**** GIVEN PASSAGE ****
Relevant Paper
Motivation

The motivation for this paper is very familiar: We know how to trace the lineage for relational operators, but not for black box arbitrary transformations.

Idea

This paper is a very systems oriented paper. There isn’t any formal foundations or theory in it. However the system they have designed could be very useful. The idea is this: Given a black box arbitrary transformation, whose binary is available, they first take the binary and instrument it by some extra instructions to trace lineage. Then while running this instrumented binary, they track for each output of the binary, which input it depends on. The dependency of an output data is based on a binary debugging technique called “Dynamic Slicing”.
****
:: JOB 1 ::
In the paper summary, what binary debugging technique determines which input each output depends on?
**** TASK DATA ****
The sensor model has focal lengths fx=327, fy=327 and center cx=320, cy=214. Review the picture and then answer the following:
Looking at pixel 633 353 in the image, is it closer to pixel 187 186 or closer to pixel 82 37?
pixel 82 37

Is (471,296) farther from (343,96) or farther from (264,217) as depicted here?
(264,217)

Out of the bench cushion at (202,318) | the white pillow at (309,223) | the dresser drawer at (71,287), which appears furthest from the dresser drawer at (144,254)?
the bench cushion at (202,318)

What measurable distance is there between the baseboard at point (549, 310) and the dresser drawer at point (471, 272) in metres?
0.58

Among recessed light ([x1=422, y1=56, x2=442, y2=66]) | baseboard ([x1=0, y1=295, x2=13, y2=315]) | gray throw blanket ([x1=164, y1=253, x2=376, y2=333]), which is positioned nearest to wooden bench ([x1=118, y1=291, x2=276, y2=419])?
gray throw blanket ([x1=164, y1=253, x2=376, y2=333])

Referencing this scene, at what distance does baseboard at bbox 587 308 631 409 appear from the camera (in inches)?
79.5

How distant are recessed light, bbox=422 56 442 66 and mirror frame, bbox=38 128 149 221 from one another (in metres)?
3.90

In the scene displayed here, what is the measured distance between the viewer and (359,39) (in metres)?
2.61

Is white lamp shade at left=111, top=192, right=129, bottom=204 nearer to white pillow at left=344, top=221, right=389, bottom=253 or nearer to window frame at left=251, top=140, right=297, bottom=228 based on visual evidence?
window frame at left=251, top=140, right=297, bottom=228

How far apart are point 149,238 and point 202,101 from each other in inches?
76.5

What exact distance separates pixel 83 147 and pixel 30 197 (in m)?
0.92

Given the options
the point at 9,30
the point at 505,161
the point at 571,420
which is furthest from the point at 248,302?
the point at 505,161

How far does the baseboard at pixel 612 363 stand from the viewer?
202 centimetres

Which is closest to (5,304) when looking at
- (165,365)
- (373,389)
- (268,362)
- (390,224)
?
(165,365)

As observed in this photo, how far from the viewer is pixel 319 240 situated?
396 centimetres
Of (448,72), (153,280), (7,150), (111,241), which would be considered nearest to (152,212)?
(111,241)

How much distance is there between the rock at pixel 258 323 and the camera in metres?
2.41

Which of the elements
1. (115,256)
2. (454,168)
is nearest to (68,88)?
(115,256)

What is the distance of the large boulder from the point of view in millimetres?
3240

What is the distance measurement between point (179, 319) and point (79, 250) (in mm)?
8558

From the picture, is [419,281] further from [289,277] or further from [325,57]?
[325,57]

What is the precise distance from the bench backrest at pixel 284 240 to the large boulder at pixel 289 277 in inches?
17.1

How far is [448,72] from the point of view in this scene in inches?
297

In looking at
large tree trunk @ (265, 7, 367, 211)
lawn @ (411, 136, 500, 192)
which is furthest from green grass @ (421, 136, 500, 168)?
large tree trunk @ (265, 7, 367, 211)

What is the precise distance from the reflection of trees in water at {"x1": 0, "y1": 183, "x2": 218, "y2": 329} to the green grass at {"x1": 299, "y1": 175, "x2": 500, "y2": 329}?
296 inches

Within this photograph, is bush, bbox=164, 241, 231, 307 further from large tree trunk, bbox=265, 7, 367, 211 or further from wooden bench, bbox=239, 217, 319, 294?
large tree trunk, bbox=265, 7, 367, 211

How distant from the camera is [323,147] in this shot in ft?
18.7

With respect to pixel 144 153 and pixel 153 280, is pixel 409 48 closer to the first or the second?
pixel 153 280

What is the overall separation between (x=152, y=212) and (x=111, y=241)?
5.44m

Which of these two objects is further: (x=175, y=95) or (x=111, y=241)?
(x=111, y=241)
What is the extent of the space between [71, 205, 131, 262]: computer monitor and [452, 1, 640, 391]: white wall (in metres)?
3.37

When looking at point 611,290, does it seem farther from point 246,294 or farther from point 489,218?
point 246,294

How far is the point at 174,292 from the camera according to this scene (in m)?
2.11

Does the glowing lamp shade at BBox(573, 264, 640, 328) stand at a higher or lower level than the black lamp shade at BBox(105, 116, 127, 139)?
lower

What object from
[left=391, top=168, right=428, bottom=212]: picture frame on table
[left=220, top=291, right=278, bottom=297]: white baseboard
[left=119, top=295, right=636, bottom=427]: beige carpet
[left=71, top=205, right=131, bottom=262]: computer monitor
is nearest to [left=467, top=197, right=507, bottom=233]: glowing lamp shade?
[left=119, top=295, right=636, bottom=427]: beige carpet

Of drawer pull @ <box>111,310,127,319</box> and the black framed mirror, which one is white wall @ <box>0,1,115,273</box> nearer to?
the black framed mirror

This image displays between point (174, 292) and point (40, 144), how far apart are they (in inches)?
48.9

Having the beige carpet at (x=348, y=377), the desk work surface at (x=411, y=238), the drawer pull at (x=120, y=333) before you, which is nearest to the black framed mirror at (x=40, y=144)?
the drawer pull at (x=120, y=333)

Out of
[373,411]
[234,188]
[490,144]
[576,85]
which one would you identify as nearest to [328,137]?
****
:: JOB 2 ::
Copy out the records word for word, starting at the line that contains "Within this photograph, is" and stopping at the end of the records.

:: RESULT 1 ::
Dynamic Slicing

:: RESULT 2 ::
Within this photograph, is bush, bbox=164, 241, 231, 307 further from large tree trunk, bbox=265, 7, 367, 211 or further from wooden bench, bbox=239, 217, 319, 294?
large tree trunk, bbox=265, 7, 367, 211

How distant from the camera is [323,147] in this shot in ft?
18.7

With respect to pixel 144 153 and pixel 153 280, is pixel 409 48 closer to the first or the second?
pixel 153 280

What is the overall separation between (x=152, y=212) and (x=111, y=241)?
5.44m

Which of these two objects is further: (x=175, y=95) or (x=111, y=241)?
(x=111, y=241)
What is the extent of the space between [71, 205, 131, 262]: computer monitor and [452, 1, 640, 391]: white wall (in metres)?
3.37

When looking at point 611,290, does it seem farther from point 246,294 or farther from point 489,218?
point 246,294

How far is the point at 174,292 from the camera according to this scene (in m)?
2.11

Does the glowing lamp shade at BBox(573, 264, 640, 328) stand at a higher or lower level than the black lamp shade at BBox(105, 116, 127, 139)?
lower

What object from
[left=391, top=168, right=428, bottom=212]: picture frame on table
[left=220, top=291, right=278, bottom=297]: white baseboard
[left=119, top=295, right=636, bottom=427]: beige carpet
[left=71, top=205, right=131, bottom=262]: computer monitor
is nearest to [left=467, top=197, right=507, bottom=233]: glowing lamp shade?
[left=119, top=295, right=636, bottom=427]: beige carpet

Of drawer pull @ <box>111,310,127,319</box> and the black framed mirror, which one is white wall @ <box>0,1,115,273</box> nearer to?
the black framed mirror

This image displays between point (174, 292) and point (40, 144), how far apart are they (in inches)?
48.9

Having the beige carpet at (x=348, y=377), the desk work surface at (x=411, y=238), the drawer pull at (x=120, y=333) before you, which is nearest to the black framed mirror at (x=40, y=144)?
the drawer pull at (x=120, y=333)

Out of
[373,411]
[234,188]
[490,144]
[576,85]
which one would you identify as nearest to [328,137]?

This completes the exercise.